The application of next generation sequencing and other high-throughput screening techniques for personalized oncology requires advanced bioinformatics methods for data analysis and the generation of interpretable results. HIPO bioinformatics is a collaborative effort mainly between the HIPO core bioinformatics team (N.Ishaque) and the Applied Bioinformatics division (B.Brors), the Computational Oncology and the Data Management groups in the Theoretical Bioinformatics division (R.Eils), and the Bioinformatics and Omics Data Analytics group (M.Schlesner). A major goal is the provision of standardized, state-of-the-art data processing and analysis workflows for all HIPO projects. Currently, the following workflows are offered for central and standardized data processing and quality assurance:
- alignment of whole genome, whole genome bisulphite, exome, ChIP and RNA sequencing data (and variants of these technologies)

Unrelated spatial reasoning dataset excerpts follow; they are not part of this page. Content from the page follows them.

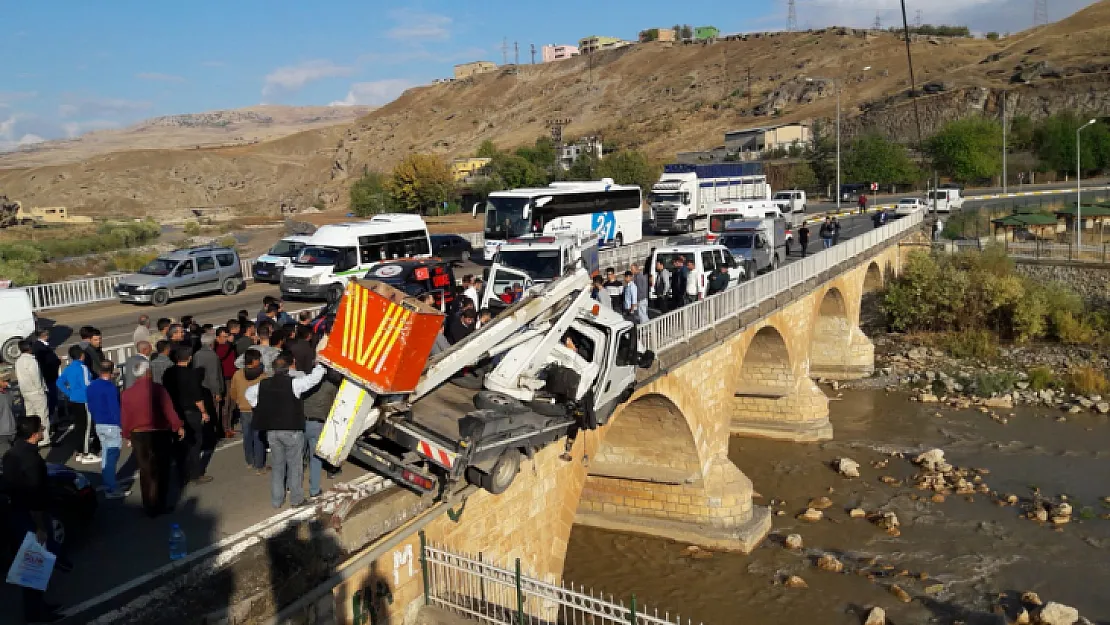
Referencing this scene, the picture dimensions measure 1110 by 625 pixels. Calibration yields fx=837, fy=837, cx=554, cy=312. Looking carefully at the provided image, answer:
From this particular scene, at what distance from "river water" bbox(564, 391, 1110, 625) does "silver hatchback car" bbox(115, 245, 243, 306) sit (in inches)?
517

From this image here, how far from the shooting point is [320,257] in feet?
75.6

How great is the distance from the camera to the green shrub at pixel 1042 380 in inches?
1086

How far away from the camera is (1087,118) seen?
69.3 meters

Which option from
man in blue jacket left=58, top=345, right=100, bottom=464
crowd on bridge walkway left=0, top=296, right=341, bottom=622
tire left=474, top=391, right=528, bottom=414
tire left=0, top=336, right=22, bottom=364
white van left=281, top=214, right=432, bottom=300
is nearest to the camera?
crowd on bridge walkway left=0, top=296, right=341, bottom=622

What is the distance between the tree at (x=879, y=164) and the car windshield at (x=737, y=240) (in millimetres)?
45157

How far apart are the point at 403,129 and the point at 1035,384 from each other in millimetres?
129017

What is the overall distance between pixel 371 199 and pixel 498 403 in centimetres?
6639

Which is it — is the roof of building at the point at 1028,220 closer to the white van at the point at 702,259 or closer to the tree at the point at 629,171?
the white van at the point at 702,259

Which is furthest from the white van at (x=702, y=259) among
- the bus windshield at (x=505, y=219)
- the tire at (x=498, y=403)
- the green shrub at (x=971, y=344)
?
the green shrub at (x=971, y=344)

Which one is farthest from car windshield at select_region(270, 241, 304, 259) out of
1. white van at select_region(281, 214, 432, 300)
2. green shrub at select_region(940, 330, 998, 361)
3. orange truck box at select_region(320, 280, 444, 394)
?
green shrub at select_region(940, 330, 998, 361)

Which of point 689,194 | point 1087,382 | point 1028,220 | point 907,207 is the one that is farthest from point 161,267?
point 907,207

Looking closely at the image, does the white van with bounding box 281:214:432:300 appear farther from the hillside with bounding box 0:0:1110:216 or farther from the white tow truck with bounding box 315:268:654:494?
the hillside with bounding box 0:0:1110:216

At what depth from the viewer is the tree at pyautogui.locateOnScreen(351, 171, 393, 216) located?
7081 centimetres

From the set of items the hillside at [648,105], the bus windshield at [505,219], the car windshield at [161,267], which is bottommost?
the car windshield at [161,267]
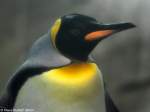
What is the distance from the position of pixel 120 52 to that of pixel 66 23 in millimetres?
226

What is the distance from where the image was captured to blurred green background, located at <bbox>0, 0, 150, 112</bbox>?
164 centimetres

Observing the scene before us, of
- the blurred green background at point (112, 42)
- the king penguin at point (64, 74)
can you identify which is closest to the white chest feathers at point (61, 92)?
the king penguin at point (64, 74)

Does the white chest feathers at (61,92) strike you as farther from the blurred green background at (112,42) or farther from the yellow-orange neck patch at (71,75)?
the blurred green background at (112,42)

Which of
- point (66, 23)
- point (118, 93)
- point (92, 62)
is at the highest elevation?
point (66, 23)

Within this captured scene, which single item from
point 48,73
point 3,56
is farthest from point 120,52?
point 3,56

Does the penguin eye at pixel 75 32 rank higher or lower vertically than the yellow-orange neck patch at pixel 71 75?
higher

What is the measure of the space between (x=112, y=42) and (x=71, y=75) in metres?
0.18

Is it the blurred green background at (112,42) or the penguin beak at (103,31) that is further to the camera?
the blurred green background at (112,42)

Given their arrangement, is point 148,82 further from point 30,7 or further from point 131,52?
point 30,7

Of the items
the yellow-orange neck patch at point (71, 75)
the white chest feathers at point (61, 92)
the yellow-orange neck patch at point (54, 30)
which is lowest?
the white chest feathers at point (61, 92)

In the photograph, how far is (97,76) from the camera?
62.7 inches

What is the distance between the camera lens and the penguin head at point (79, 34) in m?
1.53

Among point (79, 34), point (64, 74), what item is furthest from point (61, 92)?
point (79, 34)

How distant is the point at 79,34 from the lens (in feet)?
5.04
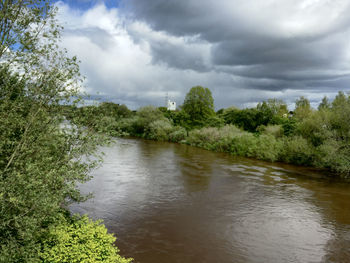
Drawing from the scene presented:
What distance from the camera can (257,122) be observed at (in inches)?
2414

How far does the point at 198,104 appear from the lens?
217ft

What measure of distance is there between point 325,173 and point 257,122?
34663 millimetres

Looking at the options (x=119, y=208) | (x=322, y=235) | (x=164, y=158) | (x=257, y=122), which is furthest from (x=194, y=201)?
(x=257, y=122)

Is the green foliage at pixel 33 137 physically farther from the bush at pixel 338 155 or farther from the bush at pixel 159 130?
the bush at pixel 159 130

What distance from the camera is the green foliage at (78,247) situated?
268 inches

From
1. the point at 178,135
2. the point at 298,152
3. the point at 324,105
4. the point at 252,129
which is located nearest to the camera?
the point at 298,152

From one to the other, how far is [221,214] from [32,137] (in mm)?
10859

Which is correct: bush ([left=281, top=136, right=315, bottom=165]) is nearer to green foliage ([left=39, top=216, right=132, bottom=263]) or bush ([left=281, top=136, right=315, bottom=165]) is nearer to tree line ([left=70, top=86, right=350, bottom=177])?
tree line ([left=70, top=86, right=350, bottom=177])

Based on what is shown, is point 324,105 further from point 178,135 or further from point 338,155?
point 178,135

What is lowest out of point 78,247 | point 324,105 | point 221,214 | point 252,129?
point 221,214

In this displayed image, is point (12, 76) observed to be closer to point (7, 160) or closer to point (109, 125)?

- somatic variant calling of single nucleotide variants (SNVs) insertions and deletions (indels), structural variation (SVs), and copy number abberations (CNAs)
- methylation calling
Starting from sets of somatic variants for each tumor, extensive annotation will cover matches in databases of drug targets, known cancer driver mutations and germline predisposition variants. Interpretation of variant sets will rank those that are potentially therapeutically relevant and associate them to systemic cancer treatments. Incorporating oncological expertise, the evidence level for each candidate mutation will then be determined from literature and clinical trial information.

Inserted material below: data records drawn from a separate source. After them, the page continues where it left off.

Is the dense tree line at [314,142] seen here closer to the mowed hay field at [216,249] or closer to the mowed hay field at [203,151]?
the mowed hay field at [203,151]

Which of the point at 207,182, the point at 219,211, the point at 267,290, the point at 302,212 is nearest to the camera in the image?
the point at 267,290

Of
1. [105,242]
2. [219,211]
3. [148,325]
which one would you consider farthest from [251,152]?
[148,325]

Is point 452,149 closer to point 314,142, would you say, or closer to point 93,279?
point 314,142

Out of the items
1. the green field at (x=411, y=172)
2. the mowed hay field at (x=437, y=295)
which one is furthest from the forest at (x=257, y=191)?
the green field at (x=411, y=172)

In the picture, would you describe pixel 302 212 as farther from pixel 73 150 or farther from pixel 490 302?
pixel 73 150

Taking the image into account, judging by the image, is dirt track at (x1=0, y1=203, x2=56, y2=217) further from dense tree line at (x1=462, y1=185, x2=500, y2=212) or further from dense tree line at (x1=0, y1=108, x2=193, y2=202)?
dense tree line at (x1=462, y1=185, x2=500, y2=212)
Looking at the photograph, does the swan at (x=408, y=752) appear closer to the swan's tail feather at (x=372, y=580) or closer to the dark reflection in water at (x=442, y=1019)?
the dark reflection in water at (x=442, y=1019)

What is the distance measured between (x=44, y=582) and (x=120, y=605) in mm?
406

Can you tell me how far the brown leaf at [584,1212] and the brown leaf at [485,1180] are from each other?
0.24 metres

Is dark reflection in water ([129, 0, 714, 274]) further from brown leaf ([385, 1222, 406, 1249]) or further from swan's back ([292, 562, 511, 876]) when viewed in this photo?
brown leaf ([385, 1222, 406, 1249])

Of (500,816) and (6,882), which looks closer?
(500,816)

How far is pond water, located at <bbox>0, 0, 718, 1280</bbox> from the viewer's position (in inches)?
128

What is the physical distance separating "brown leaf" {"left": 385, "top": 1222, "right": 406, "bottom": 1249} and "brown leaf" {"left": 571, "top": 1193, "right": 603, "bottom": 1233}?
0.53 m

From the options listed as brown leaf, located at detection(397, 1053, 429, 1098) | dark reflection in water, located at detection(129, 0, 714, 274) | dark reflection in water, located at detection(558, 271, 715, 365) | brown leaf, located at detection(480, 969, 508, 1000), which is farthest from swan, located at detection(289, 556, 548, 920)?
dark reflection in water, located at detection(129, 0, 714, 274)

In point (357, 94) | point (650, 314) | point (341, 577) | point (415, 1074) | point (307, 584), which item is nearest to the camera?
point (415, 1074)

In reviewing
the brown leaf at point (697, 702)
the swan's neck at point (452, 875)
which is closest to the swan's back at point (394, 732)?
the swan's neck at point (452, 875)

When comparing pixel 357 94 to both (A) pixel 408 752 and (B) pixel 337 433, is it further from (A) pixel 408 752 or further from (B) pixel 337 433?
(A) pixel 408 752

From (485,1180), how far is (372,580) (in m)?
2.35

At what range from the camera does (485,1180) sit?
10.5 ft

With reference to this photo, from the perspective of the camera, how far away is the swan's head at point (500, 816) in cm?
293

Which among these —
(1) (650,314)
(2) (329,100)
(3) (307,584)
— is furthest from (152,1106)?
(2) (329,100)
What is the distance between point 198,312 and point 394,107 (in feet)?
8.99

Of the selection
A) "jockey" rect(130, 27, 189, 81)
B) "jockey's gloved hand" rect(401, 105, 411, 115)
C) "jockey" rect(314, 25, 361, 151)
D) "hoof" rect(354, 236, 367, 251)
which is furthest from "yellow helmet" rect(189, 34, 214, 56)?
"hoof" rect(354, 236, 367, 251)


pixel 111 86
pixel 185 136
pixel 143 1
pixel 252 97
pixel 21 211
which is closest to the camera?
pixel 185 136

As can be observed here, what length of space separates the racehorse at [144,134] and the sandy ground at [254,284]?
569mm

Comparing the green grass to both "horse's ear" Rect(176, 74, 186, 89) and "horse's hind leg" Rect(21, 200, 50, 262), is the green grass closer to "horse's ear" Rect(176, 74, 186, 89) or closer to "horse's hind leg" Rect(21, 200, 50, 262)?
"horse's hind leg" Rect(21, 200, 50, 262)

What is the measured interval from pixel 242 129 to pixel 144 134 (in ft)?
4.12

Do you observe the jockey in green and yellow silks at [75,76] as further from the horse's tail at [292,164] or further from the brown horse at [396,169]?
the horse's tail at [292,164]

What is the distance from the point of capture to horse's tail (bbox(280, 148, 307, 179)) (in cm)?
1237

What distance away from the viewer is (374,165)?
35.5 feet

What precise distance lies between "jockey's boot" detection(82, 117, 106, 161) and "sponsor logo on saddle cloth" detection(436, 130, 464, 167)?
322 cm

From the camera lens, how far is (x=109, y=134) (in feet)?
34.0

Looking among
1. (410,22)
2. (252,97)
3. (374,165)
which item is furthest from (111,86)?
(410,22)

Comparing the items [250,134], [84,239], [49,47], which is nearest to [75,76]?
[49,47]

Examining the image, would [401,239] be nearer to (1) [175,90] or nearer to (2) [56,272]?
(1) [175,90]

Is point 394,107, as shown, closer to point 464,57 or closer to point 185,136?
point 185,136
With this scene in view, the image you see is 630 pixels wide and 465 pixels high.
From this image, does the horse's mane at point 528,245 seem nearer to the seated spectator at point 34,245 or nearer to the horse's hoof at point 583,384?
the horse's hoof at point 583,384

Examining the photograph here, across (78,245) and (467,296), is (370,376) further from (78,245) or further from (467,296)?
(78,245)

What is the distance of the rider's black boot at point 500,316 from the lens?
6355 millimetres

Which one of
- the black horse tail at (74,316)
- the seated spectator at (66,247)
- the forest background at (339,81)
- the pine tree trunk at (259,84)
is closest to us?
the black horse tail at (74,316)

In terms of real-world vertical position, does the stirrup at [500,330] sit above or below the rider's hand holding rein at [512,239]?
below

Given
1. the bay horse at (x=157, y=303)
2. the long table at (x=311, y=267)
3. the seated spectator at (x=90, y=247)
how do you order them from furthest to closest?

HIPO core bioinformatics team
The HIPO core bioinformatics team is responsible for quality assurance and primary data processing of all HIPO samples, as well as being actively involved deeper analysis in over 20 HIPO cancer cohort projects. In addition, the HIPO bioinformatics team is involved in the development of resources to facilitate the exploration of high dimensional data set, self learning cohort analysis tools, adoption of responsible and reproducible bioinformatics practices, and organizing training for clinical bioinformatics analysis together with the clinical bioinformatics team.